Postoperative complications developed in 15 (37.5%) of patients. According the classification of Clavien-Dindo, the complications we noted in stages can be divided as follows (Table 2). Life-threatening complications were observed in 2 (8.4%) patients. In the postoperative period intra-abdominal bleeding - 1(4.2%) case; renal and hepatic failure led to the development of the syndrome of multiple organ failure and then to death on the 47th day after the intervention (liver resection+ Cryo + RFA) -1(4.2%). Pain after the procedure: complete pain disappearance after the procedure observed in 40%, significant pain reduction - in 20% of patients. Long-term results were 12.0±4 months for Cryo only, 11,0±4 months for RFA only, 7,6±4 months for Cryo in combination of RFA, 13,5±5 months (p<0.05) for Cryo in combination of liver resection, 18,5±6 months (p<0.05) for liver resection in combination of other methods of local destruction (RFA, Cryo) (Figure 2 & 3). We have performed a retrospective study to assess the outcomes of patients receiving local thermal destruction – RFA, cryo destruction and combination for colorectal cancer metastases. We compared them against an age-sex matched group who had a similar treatment profile.

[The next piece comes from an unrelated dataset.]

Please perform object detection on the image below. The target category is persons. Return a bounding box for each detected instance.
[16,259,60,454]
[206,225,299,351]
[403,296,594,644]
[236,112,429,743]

Colorectal cancer is considered a systemic disease. However, hepatic involvement is a crucial disease parameter, since liver metastases occur in more than 70% of patients and the disease course is largely determined by the extent of hepatic involvement (otherwise the residual functional hepatic reserve). Consequently, it is not surprising, that local therapy for macroscopic hepatic disease may extend beyond palliation for selected patients, resulting in delayed progression or death. Survival estimates were in favor of thermal destruction and suggested a marginal benefit. Ablation therapies have become increasingly popular due to their less invasive nature. Ablation modalities vary and include cryoablation, ethanol ablation, laser ablation, RF ablation, MW ablation and irreversible electroporation. MW is the most recent evolution in ablation procedures and uses microwave energy for tumor destruction. In cases of colorectal hepatic metastases, “the rule of five” is usually followed (less than 5 lesions, less than 5cm in diameter)  as an indication for ablation. Our results are remarkably consistent with previous studies that applied the same rule: Jones R. and Tang J reported a 5-years survival of 17, 16 and 23%  reported a median survival of 31 months in 122 patients. Our survival estimates after combination of Cryo, RFA and liver resection (18,6 months) were in line with these observations. Cryo destruction in connection with RFA, liver resection and adjuvant chemotherapy improve survival rate compared with RFA and Cryo only (11,0; 12,0 month). It is necessary to apply a multidisciplinary approach in the treatment of such patients
The technology and techniques used for ablation to treat liver metastases of CLM have continued to evolve in the past several decades and now include thermal methods, such as radiofrequency ablation and cryo destruction. Although it is commonly performed in conjunction with systemic therapy or other liver-directed treatment, ablation may offer a survival benefit for patients with metastatic disease in the liver. Methods of local thermal destruction in case of unresectable CLM could greatly improve the quality of life of patients, primarily by reducing pain. It is necessary to apply a multidisciplinary approach in the treatment of such patients. This is particularly true for small lesions not located adjacent to biliary or vascular structures. Cryo destruction in connection with RFA, liver resection and adjuvant chemotherapy lead to improve in survival rates. Further development of techniques to enhance ablation and study ablative methods as part of multimodality treatment may help patients achieve survival rates that approach those of surgical resection, the current treatment of choice.